**Material**
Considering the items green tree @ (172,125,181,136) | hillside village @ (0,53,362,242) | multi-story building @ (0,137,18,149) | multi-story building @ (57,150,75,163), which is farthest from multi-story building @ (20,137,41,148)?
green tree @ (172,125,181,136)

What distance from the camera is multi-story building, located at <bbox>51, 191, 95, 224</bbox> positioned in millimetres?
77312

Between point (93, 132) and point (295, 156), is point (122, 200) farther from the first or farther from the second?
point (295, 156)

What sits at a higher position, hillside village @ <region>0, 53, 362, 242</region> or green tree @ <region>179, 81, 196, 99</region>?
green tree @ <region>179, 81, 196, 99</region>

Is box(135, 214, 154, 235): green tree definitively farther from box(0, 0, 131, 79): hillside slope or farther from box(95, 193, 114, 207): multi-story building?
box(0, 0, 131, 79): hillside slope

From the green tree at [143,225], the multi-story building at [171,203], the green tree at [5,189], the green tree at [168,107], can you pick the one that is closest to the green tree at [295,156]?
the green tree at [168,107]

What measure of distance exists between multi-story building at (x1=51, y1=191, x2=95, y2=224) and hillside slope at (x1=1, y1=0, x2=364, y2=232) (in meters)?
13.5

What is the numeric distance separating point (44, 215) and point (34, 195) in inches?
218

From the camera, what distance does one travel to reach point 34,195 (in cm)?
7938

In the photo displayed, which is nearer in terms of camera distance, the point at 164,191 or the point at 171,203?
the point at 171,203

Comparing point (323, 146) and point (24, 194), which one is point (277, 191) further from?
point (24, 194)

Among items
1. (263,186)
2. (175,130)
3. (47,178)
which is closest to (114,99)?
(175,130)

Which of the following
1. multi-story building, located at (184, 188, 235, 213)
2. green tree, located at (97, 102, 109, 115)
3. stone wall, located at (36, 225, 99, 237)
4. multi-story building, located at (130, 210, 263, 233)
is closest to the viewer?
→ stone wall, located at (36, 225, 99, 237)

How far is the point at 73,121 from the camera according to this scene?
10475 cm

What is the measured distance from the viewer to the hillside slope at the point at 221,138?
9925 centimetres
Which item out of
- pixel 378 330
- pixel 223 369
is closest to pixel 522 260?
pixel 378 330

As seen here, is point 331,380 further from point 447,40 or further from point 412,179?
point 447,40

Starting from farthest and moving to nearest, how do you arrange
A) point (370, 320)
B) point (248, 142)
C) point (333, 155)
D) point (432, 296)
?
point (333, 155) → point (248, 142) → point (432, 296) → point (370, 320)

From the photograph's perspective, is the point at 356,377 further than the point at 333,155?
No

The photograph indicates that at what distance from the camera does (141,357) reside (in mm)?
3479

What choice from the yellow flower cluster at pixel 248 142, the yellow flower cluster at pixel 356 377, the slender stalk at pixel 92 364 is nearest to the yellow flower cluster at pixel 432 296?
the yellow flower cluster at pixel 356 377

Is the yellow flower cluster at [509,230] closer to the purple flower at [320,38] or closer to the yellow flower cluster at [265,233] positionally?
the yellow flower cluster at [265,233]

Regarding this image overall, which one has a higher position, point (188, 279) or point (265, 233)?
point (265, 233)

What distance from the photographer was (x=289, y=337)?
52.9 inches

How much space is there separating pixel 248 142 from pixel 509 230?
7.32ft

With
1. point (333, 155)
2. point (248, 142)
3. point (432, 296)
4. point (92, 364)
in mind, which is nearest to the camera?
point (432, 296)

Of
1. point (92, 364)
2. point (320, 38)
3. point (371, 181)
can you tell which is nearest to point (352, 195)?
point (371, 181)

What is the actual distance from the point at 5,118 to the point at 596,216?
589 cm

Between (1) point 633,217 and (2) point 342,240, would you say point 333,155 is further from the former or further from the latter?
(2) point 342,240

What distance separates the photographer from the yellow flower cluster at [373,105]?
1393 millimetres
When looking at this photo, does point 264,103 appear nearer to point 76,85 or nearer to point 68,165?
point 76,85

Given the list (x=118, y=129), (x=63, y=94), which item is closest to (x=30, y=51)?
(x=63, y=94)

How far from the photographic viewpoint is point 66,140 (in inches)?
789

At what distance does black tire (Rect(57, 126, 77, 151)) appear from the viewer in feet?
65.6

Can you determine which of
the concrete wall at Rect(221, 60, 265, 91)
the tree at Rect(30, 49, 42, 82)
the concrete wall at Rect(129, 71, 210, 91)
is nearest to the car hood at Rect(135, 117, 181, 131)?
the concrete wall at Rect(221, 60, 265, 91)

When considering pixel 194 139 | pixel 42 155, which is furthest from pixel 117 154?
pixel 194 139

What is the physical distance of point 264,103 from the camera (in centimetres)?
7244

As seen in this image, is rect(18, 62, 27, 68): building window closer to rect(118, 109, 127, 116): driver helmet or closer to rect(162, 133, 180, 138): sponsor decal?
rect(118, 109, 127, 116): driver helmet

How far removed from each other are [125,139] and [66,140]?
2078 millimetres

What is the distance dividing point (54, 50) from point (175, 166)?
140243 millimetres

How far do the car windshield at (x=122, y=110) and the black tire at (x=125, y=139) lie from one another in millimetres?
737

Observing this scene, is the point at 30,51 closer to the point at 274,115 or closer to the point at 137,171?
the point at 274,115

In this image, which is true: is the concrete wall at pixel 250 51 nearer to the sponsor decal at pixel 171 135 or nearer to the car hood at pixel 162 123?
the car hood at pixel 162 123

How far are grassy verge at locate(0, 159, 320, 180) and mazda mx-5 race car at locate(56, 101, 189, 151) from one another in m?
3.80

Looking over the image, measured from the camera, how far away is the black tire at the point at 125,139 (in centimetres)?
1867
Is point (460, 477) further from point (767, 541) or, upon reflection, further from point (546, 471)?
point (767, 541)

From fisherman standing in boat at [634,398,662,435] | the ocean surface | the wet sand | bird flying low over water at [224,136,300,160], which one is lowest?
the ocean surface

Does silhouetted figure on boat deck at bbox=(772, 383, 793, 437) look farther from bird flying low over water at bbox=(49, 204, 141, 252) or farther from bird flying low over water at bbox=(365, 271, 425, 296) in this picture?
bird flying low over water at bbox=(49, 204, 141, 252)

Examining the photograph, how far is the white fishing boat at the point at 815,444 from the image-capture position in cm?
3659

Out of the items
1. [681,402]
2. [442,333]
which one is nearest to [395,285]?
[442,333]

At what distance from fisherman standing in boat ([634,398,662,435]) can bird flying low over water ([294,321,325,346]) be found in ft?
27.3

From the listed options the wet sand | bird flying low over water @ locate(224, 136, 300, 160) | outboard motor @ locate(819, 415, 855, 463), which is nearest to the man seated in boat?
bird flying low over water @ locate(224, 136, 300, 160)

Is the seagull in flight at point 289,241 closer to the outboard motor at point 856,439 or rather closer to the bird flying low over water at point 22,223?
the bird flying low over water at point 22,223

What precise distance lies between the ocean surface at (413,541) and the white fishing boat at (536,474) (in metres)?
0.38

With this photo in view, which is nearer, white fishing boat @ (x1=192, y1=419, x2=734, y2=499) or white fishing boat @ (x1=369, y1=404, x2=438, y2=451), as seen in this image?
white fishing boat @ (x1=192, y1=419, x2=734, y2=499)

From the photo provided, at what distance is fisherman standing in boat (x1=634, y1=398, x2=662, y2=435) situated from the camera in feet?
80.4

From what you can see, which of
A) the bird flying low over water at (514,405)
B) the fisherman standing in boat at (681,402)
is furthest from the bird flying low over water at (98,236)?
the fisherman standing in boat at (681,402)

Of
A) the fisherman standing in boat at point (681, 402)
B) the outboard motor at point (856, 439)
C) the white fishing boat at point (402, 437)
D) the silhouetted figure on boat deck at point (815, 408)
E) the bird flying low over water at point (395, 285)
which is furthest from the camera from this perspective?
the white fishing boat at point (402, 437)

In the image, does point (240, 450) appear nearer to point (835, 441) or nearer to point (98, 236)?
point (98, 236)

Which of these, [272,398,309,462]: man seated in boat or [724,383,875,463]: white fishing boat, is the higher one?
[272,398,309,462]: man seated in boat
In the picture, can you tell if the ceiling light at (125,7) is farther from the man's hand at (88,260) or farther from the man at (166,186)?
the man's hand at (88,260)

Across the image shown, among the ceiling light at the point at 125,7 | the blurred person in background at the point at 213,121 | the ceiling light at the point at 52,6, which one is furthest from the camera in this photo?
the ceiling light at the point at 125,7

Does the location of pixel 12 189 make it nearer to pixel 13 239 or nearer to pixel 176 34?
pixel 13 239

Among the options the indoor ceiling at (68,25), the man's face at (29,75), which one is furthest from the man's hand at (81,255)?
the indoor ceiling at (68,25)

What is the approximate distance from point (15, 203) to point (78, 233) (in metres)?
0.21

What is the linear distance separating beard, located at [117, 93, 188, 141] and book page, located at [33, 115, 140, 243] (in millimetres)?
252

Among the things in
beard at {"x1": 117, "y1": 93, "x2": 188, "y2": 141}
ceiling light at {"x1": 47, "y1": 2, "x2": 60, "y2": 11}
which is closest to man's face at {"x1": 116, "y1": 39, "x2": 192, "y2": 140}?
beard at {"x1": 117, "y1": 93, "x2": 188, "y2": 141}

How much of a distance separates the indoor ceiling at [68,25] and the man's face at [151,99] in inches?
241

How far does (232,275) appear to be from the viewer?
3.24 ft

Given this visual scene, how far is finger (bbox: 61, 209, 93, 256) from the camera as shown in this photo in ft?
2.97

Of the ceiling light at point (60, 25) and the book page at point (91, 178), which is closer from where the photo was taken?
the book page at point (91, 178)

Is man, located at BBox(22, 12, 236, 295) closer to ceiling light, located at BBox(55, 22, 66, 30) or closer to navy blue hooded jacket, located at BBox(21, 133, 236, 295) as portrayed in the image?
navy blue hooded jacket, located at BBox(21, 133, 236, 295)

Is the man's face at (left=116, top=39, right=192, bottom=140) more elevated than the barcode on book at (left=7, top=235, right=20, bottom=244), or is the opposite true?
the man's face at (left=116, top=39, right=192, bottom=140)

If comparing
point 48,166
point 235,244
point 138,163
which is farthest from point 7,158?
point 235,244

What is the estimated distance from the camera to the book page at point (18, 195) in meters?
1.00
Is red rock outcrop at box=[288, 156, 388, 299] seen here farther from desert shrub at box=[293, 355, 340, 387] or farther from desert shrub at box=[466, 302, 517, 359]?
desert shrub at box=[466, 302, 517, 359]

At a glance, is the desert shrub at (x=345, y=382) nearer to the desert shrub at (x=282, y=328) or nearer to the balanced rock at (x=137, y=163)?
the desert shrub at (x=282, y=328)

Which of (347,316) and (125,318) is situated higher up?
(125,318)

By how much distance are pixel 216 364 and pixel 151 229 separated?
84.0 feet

**Aim**
Copy out the part of the listing that opens with the line containing "Can you determine which of" and closes with the line containing "2078 millimetres", keeping both of those lines.

**Answer below**
Can you determine which of
the concrete wall at Rect(221, 60, 265, 91)
the tree at Rect(30, 49, 42, 82)
the concrete wall at Rect(129, 71, 210, 91)
is nearest to the car hood at Rect(135, 117, 181, 131)?
the concrete wall at Rect(221, 60, 265, 91)

When considering pixel 194 139 | pixel 42 155, which is furthest from pixel 117 154?
pixel 194 139

What is the physical distance of point 264,103 from the camera (in centimetres)?
7244

As seen in this image, is rect(18, 62, 27, 68): building window closer to rect(118, 109, 127, 116): driver helmet or closer to rect(162, 133, 180, 138): sponsor decal?
rect(118, 109, 127, 116): driver helmet

How far removed from each other are [125,139] and [66,140]?
2078 millimetres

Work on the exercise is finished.